The teenager who won an unprecedented three Olympic gold medals this past summer has been named Canada’s Athlete of the Year for 2024.
The now-18-year-old is the first swimmer to take the honour since her Olympic teammate Penny Oleksiak did so in 2016.
While McIntosh matched Oleksiak’s Canadian record of four medals won at one Olympic Summer Games, she did something no Canadian athlete has ever done—win three gold medals at one Olympic Games.
With her silver medal in the women’s 400m freestyle on Day 1, McIntosh kickstarted Team Canada’s medal haul at Paris 2024, which grew to be the country’s second biggest ever at one Olympic Summer Games. It was the last time she would be beaten to the wall in an individual event at Paris La Défense Arena.
Two days later, McIntosh absolutely dominated the women’s 400m individual medley. She had entered the Games as the heavy gold medal favourite, having smashed her own world record at the Canadian Trials in May, becoming the first woman to break the 4:25 mark in the event. In the Olympic final, she finished nearly six seconds ahead of runner-up Katie Grimes of the United States for the largest margin of victory in the event at the Olympic Games in 40 years.
Three nights later, McIntosh won the women’s 200m butterfly, the event in which her mother Jill had become an Olympian at Los Angeles 1984, setting an Olympic record time of 2:03.03 in the process. When asked to pick her favourite medal moment, this one is it.
McIntosh made one more trip to the top step of the podium, winning her third gold of the Games in the 200m individual medley while putting her name on another Olympic record time of 2:06.56.

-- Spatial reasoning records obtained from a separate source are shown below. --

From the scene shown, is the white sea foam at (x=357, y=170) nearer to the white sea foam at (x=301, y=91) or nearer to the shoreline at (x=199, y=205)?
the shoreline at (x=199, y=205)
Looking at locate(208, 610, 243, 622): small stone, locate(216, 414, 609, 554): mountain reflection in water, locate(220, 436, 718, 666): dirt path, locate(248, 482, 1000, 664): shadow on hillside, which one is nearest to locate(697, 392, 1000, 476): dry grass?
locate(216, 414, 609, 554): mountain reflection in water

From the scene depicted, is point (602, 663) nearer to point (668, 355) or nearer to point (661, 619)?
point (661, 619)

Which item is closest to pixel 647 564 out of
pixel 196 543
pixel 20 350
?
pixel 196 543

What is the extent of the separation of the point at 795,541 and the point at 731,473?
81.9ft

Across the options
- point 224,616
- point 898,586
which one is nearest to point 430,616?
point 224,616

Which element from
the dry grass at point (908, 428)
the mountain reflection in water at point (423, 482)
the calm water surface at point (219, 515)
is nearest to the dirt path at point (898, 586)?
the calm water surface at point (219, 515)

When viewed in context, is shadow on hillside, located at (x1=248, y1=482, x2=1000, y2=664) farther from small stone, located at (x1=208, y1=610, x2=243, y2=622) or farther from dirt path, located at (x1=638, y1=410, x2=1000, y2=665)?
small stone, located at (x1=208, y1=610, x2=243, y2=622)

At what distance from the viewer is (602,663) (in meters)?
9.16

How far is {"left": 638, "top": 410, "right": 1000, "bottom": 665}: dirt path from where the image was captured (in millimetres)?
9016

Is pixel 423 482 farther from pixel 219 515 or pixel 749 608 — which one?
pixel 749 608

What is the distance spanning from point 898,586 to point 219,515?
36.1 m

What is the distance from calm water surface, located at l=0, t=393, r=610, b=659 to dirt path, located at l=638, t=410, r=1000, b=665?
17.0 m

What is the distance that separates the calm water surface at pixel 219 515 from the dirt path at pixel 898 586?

While her victories in the two prior events were almost expected—after all, she was a two-time world champion in both—then the last one, if not surprising, was perhaps not as certain. McIntosh hadn’t competed in the 200m IM much internationally and towards the end of a very demanding Olympic schedule was swimming in a stacked field of multiple gold medal contenders. But in her 12th race of the meet, McIntosh out-touched two-time reigning world champion Kate Douglass of the United States by 0.36 of a second.
When it came to selecting Team Canada’s Closing Ceremony flag bearers, the achievements of the then-17-year-old phenom made her an obvious choice to share the honour with another history-maker, gold medal hammer thrower Ethan Katzberg.
Now assuredly among the biggest names in the swimming world, McIntosh was recognized with inclusion on the TIME100 Next list, putting her alongside influential global leaders from many domains.
There were four other finalists under consideration by the national panel of journalists who voted on the Northern Star Award, which is administered by the Toronto Star. Those athletes were: Paris 2024 hammer throw gold medallist, Ethan Katzberg; last year’s award winner and Paris 2024 Olympian in basketball, Shai Gilgeous-Alexander; the PWHL’s first ever MVP, Natalie Spooner; and Edmonton Oilers captain and Stanley Cup playoffs MVP, Connor McDavid.